Start of EXTRACTED ENTRIES

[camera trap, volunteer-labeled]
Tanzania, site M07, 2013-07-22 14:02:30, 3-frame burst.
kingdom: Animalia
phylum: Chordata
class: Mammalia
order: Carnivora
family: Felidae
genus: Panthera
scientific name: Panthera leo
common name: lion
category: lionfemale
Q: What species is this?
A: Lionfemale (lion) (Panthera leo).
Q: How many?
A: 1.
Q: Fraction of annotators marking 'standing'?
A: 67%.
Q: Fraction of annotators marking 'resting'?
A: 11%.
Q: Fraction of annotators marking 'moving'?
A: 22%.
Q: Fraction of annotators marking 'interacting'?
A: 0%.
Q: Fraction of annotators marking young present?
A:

End of EXTRACTED ENTRIES

*WHAT IS BEING ASKED*:
Each entry above must be printed exactly as written.

*EXERCISE SOLUTION*:
[camera trap, volunteer-labeled]
Tanzania, site M07, 2013-07-22 14:02:30, 3-frame burst.
kingdom: Animalia
phylum: Chordata
class: Mammalia
order: Carnivora
family: Felidae
genus: Panthera
scientific name: Panthera leo
common name: lion
category: lionfemale
Q: What species is this?
A: Lionfemale (lion) (Panthera leo).
Q: How many?
A: 1.
Q: Fraction of annotators marking 'standing'?
A: 67%.
Q: Fraction of annotators marking 'resting'?
A: 11%.
Q: Fraction of annotators marking 'moving'?
A: 22%.
Q: Fraction of annotators marking 'interacting'?
A: 0%.
Q: Fraction of annotators marking young present?
A:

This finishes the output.